= Gilbert Trausch =

Luxembourgish historian

Gilbert Trausch (20 September 1931 - 3 June 2018) was a Luxembourgish historian. He and other colleagues of the post-World War II generation of Luxembourg historians, such as Paul Margue, brought a new concern for Luxembourg's international relations to their study of its history.

==Biography==
Trausch came from a Catholic middle-class family background. His father was an engineer in the steel firm Hadir. Gilbert Trausch attended the Lycée de garçons Luxembourg, where he was influenced by Tony Bourg, and finished school in 1950. Following this, he studied history at the Sorbonne and at Exeter.

In 1956, he then taught French and History at the Lycée de garçons, the same secondary school as Margue, and later received the title of professeur in 1959. In 1963, he became a Membre correspondant and in 1964 a Membre effectif of the Historical Section of the Grand Ducal Institute.

From 1968 to 1995 he was a professor at the Centre universitaire du Luxembourg, and was its director from 1984 to 1990. From 1972 to 1984 he was also the director of the National Library.

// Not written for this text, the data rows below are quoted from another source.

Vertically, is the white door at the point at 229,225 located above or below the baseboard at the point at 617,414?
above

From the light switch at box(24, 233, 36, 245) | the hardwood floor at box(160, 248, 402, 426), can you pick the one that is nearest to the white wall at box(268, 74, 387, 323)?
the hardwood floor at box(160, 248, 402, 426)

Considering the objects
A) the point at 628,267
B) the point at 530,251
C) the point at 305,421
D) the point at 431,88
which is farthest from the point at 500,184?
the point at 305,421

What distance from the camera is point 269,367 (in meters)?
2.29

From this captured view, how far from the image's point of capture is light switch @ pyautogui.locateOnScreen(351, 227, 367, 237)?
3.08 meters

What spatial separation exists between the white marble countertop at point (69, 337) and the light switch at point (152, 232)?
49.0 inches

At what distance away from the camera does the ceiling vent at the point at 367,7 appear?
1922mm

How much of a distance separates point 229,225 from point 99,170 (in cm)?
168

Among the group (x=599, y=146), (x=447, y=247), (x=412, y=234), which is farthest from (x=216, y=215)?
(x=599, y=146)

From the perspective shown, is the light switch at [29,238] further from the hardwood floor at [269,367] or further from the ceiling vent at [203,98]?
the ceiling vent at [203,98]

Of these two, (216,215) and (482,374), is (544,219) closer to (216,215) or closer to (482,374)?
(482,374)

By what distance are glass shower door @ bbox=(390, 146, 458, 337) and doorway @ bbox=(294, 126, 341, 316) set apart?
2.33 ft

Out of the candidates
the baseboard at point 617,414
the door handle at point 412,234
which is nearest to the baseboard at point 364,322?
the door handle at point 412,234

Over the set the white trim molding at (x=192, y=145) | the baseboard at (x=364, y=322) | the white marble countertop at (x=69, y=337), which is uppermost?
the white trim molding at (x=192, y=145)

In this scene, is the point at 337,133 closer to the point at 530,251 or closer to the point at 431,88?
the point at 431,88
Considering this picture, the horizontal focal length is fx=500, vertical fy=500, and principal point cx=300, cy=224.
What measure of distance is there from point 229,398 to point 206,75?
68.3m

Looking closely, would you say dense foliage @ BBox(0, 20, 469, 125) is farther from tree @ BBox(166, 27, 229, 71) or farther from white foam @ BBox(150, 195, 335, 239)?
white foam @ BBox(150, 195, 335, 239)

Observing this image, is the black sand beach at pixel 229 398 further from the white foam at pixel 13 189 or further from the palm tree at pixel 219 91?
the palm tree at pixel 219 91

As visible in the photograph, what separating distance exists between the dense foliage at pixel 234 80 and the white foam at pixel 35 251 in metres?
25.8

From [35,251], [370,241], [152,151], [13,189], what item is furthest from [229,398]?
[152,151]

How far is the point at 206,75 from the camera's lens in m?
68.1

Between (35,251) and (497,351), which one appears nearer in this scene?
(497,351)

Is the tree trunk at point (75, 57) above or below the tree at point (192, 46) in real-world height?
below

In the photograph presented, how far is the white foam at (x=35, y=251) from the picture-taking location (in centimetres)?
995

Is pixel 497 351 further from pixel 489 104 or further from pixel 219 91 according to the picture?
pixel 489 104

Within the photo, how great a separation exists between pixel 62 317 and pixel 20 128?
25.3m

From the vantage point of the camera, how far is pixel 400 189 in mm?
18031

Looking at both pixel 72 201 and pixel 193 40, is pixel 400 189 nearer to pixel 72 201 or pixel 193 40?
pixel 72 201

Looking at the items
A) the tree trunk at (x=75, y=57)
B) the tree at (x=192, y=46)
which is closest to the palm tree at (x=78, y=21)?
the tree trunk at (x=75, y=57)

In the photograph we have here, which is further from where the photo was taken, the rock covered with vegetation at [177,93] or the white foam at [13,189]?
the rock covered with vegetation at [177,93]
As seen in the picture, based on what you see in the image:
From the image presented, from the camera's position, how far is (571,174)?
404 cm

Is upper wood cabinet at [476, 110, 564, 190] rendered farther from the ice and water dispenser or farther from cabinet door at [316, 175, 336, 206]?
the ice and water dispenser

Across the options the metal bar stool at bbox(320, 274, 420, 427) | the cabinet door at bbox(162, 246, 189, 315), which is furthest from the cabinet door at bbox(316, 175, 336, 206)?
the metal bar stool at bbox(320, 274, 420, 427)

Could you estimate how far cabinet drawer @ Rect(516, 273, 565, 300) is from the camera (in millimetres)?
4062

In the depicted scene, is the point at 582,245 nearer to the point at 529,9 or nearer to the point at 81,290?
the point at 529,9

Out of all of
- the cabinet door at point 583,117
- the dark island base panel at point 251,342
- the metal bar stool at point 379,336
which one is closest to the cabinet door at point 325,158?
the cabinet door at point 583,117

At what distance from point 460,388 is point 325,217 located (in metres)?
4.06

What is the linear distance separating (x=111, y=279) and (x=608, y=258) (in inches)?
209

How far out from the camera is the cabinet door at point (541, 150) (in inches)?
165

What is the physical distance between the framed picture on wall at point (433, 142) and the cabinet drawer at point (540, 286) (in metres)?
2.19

He was also a professor at the University of Liège. In 1982 he became the Luxembourgish representative at the European Commission's Liaison group of professors of contemporary history. He also taught at the College of Europe in Bruges. His speciality was modern and contemporary history of Luxembourg, and the functioning of the state, politics and society of Luxembourg.

Gilbert Trausch played a prominent role in the celebrations of the 150th anniversary of Luxembourgish independence in 1989, as the head of the commission organising the celebrations. At the official celebration on 18 April 1989, he was the only one to speak alongside Jacques Santer and Javier Pérez de Cuéllar.

In 1990 he became the director of the Centre de Recherches européennes Robert Schuman.

In 2005 Trausch campaigned for a Yes vote in the Luxembourgish referendum on the European Constitution.

Later, he was associated with the Centre Universitaire du Luxembourg and the National Library of Luxembourg, and was a professor at the College of Europe.

==Partial publication list==

=== Monographs ===
- Trausch, Gilbert. Le Luxembourg à l'époque contemporaine, du partage de 1839 à nos jours. Luxembourg: Editions Bourg-Bourger, 1975.
- Trausch, Gilbert. Le Luxembourg sous l'Ancien Régime. Luxembourg: Bourg-Bourger, 1977.
- Trausch, Gilbert. Joseph Bech, un homme dans son siècle: cinquante années d'histoire luxembourgeoise (1914-1964). Luxembourg, 1978.
- Trausch, Gilbert. Histoire du Luxembourg. Paris: Hatier, 1992.
- Trausch, Gilbert. Histoire du Luxembourg: le destin européen d'un petit pays. Toulouse: Privat, 2003.

=== Articles ===
- Trausch, Gilbert. "Du nouveau sur le ‘Kleppelkrich’: Les soulèvements paysans de 1798 dans la région de Neufchâteau et leurs répercussions dans le Département des Forêts." In: Publications de la Section historique de l'Institut grand-ducal de Luxembourg, 63-135. LXXIX. Luxembourg, 1962.
- Trausch, Gilbert. 1974. "Contributions à l'histoire sociale de la question du Luxembourg. 1914-1922." Hémecht (1): 5-118.

=== Contributions to edited works ===
- Trausch, Gilbert. "La place de la Section historique de l'Institut grand-ducal dans la formation du Luxembourg." In: Publications de la Section Historique de l'Institut Grand-Ducal de Luxembourg (CXII).
- Trausch, Gilbert. "La stratégie du faible: le Luxembourg pendant la Première Guerre mondiale (1914-1919)." In: Le rôle de la place des petits pays en Europe au XXe siècle, Baden-Baden, 2005.

=== As editor ===
- Tamse, Coenraad, and Gilbert Trausch, eds. Die Beziehungen zwischen den Niederlanden und Luxemburg im 19. und 20. Jahrhundert. Zoetermeer, 1991.
- Trausch, Gilbert, ed. La Ville de Luxembourg. Du château des comtes à la métropole européenne. Anvers: Fonds Mercator, 1994.
- Trausch, Gilbert, ed. CSV Spiegelbild eines Landes und seiner Politik? Geschichte der Christlich-Sozialen Volkspartei Luxemburgs im 20. Jahrhundert. Luxembourg: Imprimerie Saint-Paul, 2008.